Tugas yang Dikerjakan –
A: Salin persis semua isi teks tentang tradisi malamang mulai dari "Di Sumatera Barat, khususnya" hingga "berinteraksi satu sama lain.".
B: Menurut teks tentang tradisi malamang, wadah apa yang dicari untuk membuat lemang?

━━━━━ Kutipan Teks

Mengungkap Tradisi Malamang sebagai Alat Komunikasi Masyarakat Padang Pariaman

Penulis: Muhammad Habib Huzaihfa/2210742021

Mengungkap Tradisi Malamang sebagai Alat Komunikasi Masyarakat Padang Pariaman

Penulis: Muhammad Habib Huzaihfa/2210742021

Jurusan: Sastra Minangkabau Universitas Andalas

 

Pembahasan

Di Sumatera Barat, khususnya di Kabupaten Padang Pariaman, membuat lemang (malamang) bukan hanya sekedar tradisi kuliner khas masyarakat setempat, tetapi merupakan tradisi turun-temurun yang sangat erat dengan kehidupan masyarakat di sana. Membuat lemang telah menjadi kegiatan rutin yang dilakukan hampir di setiap acara adat atau keagamaan. Lemang tidak hanya dijadikan makanan, tetapi juga sebagai media komunikasi dan interaksi sosial di antara warga masyarakat. Proses pembuatan lemang melibatkan banyak orang dan tidak bisa dilakukan sendiri. Ada yang bertugas mencari bahan baku, mencari wadah (talang atau bambu), mencari kayu bakar, dan mempersiapkan hal-hal lain yang dibutuhkan. Dengan demikian, pembuatan lemang menjadi sarana bagi masyarakat untuk saling bekerja sama dan berinteraksi satu sama lain.

 

Budaya dan komunikasi memiliki hubungan yang erat dan tidak dapat dipisahkan satu sama lain. Budaya menentukan bagaimana orang berkomunikasi, dengan siapa, tentang apa, dan bagaimana komunikasi berlangsung. Selain itu, budaya juga mempengaruhi cara orang menyandi pesan, makna yang dimiliki untuk pesan, serta kondisi-kondisi untuk mengirim, memperhatikan, dan menafsirkan pesan. Keragaman budaya dapat menghasilkan praktik komunikasi yang beragam pula, karena budaya merupakan landasan dasar komunikasi. Perilaku kita dalam berkomunikasi sangat bergantung pada budaya di mana kita dibesarkan.

━━━━━━━━━━
━━━━━ Kutipan Baris Data

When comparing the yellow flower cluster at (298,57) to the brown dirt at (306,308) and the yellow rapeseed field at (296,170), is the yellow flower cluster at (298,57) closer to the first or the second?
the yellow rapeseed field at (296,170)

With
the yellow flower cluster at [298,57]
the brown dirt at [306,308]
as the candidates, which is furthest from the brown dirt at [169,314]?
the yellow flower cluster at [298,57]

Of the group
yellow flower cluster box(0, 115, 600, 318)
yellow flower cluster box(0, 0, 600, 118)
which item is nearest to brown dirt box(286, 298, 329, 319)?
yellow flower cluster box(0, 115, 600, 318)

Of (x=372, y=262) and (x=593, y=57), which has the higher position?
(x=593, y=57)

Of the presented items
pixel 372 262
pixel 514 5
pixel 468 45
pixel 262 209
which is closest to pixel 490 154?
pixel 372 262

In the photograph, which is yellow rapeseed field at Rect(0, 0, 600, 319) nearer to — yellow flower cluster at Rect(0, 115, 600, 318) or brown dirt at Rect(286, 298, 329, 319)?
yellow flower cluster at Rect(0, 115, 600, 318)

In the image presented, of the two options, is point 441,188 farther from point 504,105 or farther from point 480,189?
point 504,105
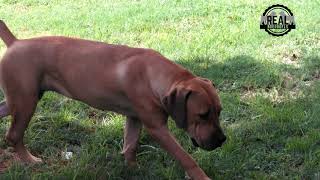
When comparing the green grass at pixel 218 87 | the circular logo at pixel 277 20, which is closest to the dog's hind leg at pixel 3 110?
the green grass at pixel 218 87

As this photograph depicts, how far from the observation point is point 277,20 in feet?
26.2

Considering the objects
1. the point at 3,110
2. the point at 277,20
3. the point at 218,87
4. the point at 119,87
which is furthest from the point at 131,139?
the point at 277,20

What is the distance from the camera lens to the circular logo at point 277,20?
7.55 m

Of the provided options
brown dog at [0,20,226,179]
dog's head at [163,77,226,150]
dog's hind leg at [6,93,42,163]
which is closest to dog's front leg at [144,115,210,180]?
brown dog at [0,20,226,179]

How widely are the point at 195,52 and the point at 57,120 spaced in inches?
88.4

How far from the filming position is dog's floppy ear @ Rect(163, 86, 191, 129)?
12.7 feet

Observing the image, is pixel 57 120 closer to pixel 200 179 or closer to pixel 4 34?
pixel 4 34

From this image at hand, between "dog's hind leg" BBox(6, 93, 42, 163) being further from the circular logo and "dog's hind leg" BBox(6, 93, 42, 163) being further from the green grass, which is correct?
the circular logo

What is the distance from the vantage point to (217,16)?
27.1 ft

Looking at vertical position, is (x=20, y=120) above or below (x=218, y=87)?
above

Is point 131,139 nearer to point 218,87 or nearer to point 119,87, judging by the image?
point 119,87

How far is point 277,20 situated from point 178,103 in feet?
14.7

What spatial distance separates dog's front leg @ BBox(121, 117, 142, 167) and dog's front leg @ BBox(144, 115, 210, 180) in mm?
445

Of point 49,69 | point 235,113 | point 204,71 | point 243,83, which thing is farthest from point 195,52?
point 49,69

━━━━━━━━━━

Jawaban Soal –
A:
Di Sumatera Barat, khususnya di Kabupaten Padang Pariaman, membuat lemang (malamang) bukan hanya sekedar tradisi kuliner khas masyarakat setempat, tetapi merupakan tradisi turun-temurun yang sangat erat dengan kehidupan masyarakat di sana. Membuat lemang telah menjadi kegiatan rutin yang dilakukan hampir di setiap acara adat atau keagamaan. Lemang tidak hanya dijadikan makanan, tetapi juga sebagai media komunikasi dan interaksi sosial di antara warga masyarakat. Proses pembuatan lemang melibatkan banyak orang dan tidak bisa dilakukan sendiri. Ada yang bertugas mencari bahan baku, mencari wadah (talang atau bambu), mencari kayu bakar, dan mempersiapkan hal-hal lain yang dibutuhkan. Dengan demikian, pembuatan lemang menjadi sarana bagi masyarakat untuk saling bekerja sama dan berinteraksi satu sama lain.

B: Talang atau bambu.